Crow Gulch was a community in Newfoundland that was built around a pulp and paper mill. Many of the residents were of Indigenous and non-Indigenous ancestry. Some of the residents included poet Douglas Walbourne-Gough’s great-grandmother and her daughter. In the 1970s, Crow Gulch was abandoned. Walbourne-Gough tries to capture the history and legacy of the community in this collection.
Walbourne-Gough is a poet and mixed/adopted Mi’kmaq from Newfoundland. Crow Gulch is his first collection.
Jonny Appleseed is about a Two-Spirit Indigiqueer young man who has left the reserve and becomes a cybersex worker in the big city to make ends meet. But he must reckon with his past when he returns home to attend his stepfather’s funeral.
Jonny Appleseed was on the longlist for the 2018 Scotiabank Giller Prize.
Joshua Whitehead is an Oji-Cree, Two-Spirit writer, poet and Indigiqueer scholar from Peguis First Nation. He is also the author of the poetry collection full-metal indigiqueer.
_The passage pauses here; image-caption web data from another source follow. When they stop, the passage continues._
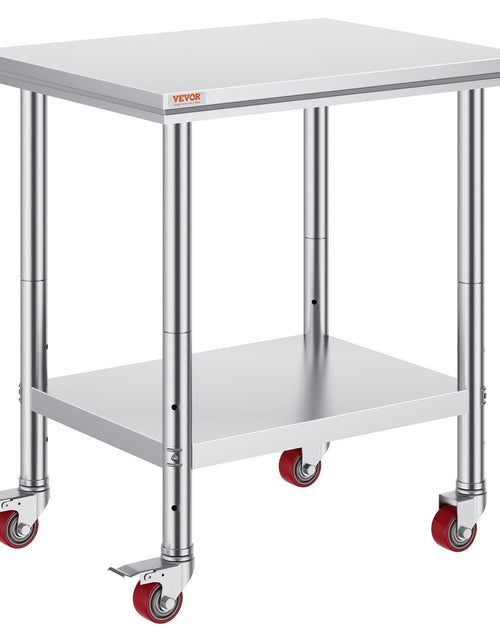 Load image into Gallery viewer, Stainless Steel Work Table with Wheels 24 x 30 Prep Table with casters Heavy Duty Work Table for Commercial Kitchen Restaurant Business (24 x 30 x 33.8 Inch)
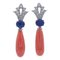 14 Karat White Gold Dangle Earrings with Coral, Sapphires and Diamonds, 1960s, Set of 2 1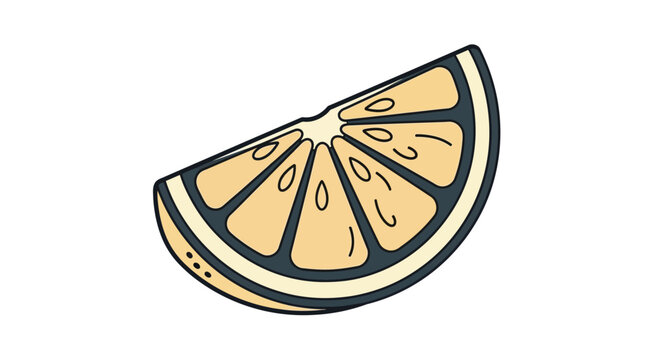 A stylized illustration of a single citrus fruit slice, showing its segments and rind, against a white background.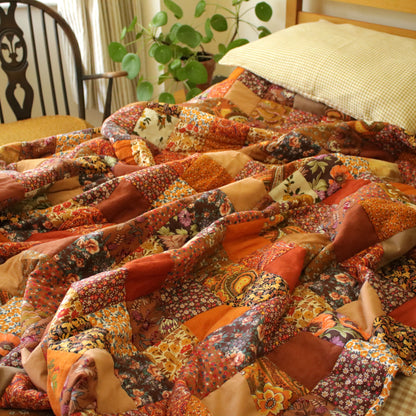 Heirloom Patchwork Blanket with an Embroidery "Marigold"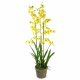 Leaf Design 105cm Oncidium Artificial Orchid Yellow in Stoneware Planter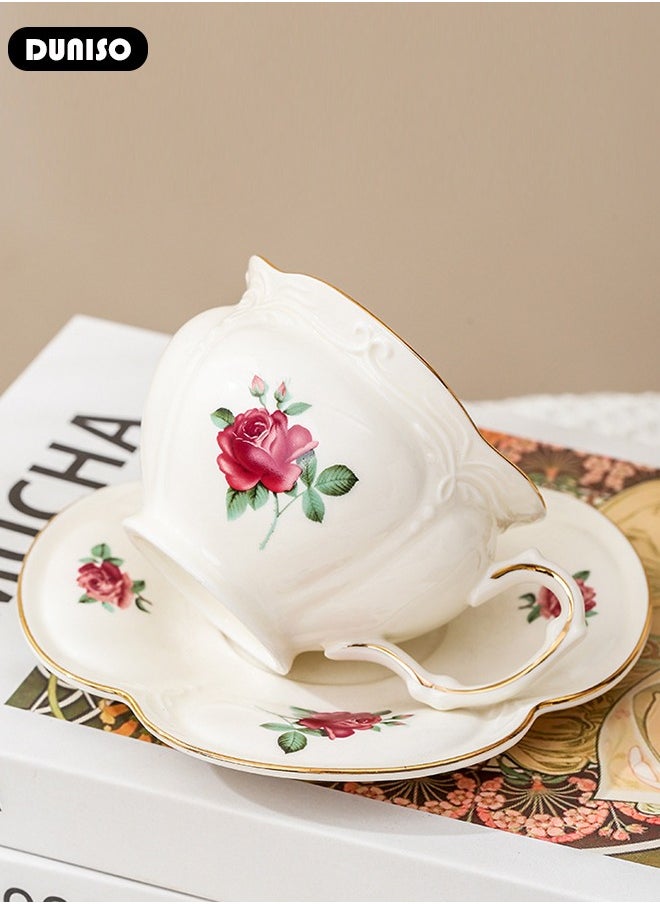 DUNISO Ceramic Tea Cups and Saucers, European Retro Style Coffee Cups, Glazed Tea Mugs,  Latte Cups and Espresso Mug for Coffee Drinks and Tea, Kitchen and Living Room Saucers Set,Ceramic Coffee Cup for Office and Home  - Image 2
Set in the near future, Carpe Fin begins as a community grapples with a fuel spill that destroys the marine foods they planned to harvest. With food supplies diminishing, a group of hunters embark on a late season sea lion expedition. An unexpected storm forces the group to abandon a hunter named Carpe on a rock, where he faces an angry Lord of the Rock.
Michael Nicoll Yahgulanaas is an artist who blends Asian manga with Haida artistic and oral traditions. His other books include War of the Blink and Red.